The share of all young New Yorkers with at least a bachelor's degree has increased from 36 percent in 2000 to 47 percent in 2014, while the share working in low-wage industries also increased, from 43 percent to 47 percent. The percentage of workers in these industries with a bachelor's degree rose from 23 percent to 33 percent over the same period.

These figures suggest that the increase in inequality among young adults in New York isn't just a result of the fact that some lack education, the report's authors note, but a consequence of broader changes in the structure of the American economy.

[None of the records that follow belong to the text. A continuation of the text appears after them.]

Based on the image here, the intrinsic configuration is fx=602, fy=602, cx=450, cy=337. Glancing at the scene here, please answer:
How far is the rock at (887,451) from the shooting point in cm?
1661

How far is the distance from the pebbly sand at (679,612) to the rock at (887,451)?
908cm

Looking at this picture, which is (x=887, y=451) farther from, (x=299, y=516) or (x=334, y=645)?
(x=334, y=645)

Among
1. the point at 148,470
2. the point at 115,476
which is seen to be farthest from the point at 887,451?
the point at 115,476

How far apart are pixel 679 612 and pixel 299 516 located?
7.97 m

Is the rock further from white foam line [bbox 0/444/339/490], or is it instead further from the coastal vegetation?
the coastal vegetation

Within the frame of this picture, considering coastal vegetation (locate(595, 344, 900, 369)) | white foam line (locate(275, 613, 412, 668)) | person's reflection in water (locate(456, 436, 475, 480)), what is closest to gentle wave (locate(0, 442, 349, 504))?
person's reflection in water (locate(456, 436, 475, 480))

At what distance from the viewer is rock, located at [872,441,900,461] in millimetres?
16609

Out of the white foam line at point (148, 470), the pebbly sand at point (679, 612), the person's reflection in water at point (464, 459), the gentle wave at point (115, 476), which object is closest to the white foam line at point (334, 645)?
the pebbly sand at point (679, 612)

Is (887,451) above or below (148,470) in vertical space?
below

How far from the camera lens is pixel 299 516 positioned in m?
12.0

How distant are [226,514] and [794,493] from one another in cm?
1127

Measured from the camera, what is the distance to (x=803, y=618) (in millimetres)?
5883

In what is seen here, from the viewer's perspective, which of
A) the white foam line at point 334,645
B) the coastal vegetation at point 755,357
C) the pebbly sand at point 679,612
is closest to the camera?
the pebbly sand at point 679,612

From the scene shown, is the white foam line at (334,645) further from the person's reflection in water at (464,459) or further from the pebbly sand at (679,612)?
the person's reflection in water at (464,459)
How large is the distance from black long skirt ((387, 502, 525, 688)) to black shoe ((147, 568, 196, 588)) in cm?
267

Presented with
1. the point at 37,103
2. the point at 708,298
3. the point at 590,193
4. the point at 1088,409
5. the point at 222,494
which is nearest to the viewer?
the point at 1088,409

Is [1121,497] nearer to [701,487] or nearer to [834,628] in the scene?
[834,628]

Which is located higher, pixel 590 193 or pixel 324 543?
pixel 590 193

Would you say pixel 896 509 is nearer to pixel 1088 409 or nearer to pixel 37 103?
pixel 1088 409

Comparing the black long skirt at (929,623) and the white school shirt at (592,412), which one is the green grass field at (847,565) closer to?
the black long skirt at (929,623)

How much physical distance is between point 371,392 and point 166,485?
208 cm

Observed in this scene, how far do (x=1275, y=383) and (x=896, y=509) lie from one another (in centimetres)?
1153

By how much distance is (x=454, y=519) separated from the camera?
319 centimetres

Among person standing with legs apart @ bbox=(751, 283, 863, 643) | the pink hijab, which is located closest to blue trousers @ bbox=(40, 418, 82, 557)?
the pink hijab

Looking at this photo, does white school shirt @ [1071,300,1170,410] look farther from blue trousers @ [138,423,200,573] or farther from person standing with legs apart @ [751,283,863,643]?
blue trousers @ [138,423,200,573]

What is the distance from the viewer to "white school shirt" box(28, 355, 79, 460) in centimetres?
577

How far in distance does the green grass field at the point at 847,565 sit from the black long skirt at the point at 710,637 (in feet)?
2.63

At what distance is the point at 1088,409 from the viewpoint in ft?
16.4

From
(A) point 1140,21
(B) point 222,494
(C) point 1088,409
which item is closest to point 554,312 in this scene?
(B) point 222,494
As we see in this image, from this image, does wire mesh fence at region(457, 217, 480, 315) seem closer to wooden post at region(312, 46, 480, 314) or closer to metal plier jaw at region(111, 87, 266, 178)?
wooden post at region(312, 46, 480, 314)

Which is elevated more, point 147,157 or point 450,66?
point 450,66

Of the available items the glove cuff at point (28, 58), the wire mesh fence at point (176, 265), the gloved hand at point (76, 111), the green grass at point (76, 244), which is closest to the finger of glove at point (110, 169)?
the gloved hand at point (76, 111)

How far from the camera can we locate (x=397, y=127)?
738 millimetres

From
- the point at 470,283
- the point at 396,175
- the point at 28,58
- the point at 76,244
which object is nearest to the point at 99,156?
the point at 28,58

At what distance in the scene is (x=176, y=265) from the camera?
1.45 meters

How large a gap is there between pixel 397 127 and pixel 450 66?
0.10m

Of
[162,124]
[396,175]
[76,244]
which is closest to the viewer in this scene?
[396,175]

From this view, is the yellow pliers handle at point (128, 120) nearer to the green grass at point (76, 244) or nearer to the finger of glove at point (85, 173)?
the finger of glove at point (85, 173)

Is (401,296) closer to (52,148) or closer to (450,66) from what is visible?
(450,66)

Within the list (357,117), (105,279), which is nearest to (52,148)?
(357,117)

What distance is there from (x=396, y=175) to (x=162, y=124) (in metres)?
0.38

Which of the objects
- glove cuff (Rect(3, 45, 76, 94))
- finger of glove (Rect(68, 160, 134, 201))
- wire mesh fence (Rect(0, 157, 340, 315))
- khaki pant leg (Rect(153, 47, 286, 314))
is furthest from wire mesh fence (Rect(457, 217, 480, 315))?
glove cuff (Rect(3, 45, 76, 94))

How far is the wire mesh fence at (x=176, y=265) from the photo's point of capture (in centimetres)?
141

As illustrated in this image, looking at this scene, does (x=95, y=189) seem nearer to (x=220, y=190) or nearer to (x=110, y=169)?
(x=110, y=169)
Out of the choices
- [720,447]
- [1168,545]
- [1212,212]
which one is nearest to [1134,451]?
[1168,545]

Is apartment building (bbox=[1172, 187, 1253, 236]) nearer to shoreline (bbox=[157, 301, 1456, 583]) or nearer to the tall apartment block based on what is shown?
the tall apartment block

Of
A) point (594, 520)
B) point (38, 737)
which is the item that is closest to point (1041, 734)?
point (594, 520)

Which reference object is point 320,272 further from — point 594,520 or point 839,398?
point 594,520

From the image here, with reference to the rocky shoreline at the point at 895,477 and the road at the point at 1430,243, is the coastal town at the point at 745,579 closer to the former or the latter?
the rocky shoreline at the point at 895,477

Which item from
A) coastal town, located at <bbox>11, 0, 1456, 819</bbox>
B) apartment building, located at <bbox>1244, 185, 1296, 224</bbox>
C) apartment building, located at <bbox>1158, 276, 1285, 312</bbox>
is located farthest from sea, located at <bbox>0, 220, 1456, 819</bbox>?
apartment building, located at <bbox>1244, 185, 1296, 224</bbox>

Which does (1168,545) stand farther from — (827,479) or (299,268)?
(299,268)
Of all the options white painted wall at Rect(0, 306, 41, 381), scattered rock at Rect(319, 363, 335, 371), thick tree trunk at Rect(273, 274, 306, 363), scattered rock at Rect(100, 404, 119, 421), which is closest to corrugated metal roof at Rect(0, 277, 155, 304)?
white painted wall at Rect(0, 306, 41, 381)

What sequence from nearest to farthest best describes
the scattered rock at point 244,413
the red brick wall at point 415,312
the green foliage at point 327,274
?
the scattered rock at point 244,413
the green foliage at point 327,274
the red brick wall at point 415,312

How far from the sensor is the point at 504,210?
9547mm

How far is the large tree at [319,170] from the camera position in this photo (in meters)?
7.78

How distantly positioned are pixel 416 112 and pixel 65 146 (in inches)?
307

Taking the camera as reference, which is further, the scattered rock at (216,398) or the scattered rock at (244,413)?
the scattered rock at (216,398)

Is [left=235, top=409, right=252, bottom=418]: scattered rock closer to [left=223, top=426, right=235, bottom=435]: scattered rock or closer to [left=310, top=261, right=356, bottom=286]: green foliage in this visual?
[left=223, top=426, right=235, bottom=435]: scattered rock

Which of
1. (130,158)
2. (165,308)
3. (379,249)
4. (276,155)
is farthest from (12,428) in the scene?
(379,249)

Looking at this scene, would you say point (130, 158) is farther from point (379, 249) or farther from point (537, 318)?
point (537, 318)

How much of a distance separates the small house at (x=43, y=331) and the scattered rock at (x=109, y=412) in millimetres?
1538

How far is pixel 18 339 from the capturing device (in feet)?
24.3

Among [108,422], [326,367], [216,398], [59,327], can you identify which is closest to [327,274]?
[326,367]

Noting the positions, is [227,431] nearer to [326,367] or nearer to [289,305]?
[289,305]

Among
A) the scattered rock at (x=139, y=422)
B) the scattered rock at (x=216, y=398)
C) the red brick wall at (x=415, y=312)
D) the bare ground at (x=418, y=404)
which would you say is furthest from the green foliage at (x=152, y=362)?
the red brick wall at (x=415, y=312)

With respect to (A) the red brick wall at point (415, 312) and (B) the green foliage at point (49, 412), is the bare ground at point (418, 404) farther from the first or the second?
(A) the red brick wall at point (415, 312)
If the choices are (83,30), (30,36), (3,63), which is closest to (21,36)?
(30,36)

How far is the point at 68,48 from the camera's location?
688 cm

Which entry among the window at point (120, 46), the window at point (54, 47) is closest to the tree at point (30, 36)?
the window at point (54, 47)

Since they're better educated than young Americans in general, young adults in New York might be better off over the long term. Data from the Census show that just about 32 percent of those between the ages of 18 and 29 had at least a bachelor's degree in 2014. At least for now, though, indicators suggest New York's economy is particularly challenging for millennials.

The unemployment rate among millennial workers has generally been higher in New York than in the rest of the country since 2012. At the end of 2015, 9.1 percent of millennials in New York were unemployed, compared with under eight percent nationally.

Not counting the unemployed, there are also more young adults in New York who aren't working, looking for work or attending school than in many other major cities. This group includes about 10.1 percent of millennials in New York, compared with  7.7 percent in Los Angeles, 8.6 percent in Chicago and 8.3 percent in the country as a whole.

Since 2000, young New Yorkers have become more likely to live with family. In that year, about 40 percent lived with their parents compared to 45 percent in 2014. The change was even greater nationwide: About 32 percent of all 18- to 29-year-olds lived with their parents in 2000, compared to more than 41 percent in 2014 -- showing that wherever they live, young people are having a hard time getting a start on life in the modern American economy.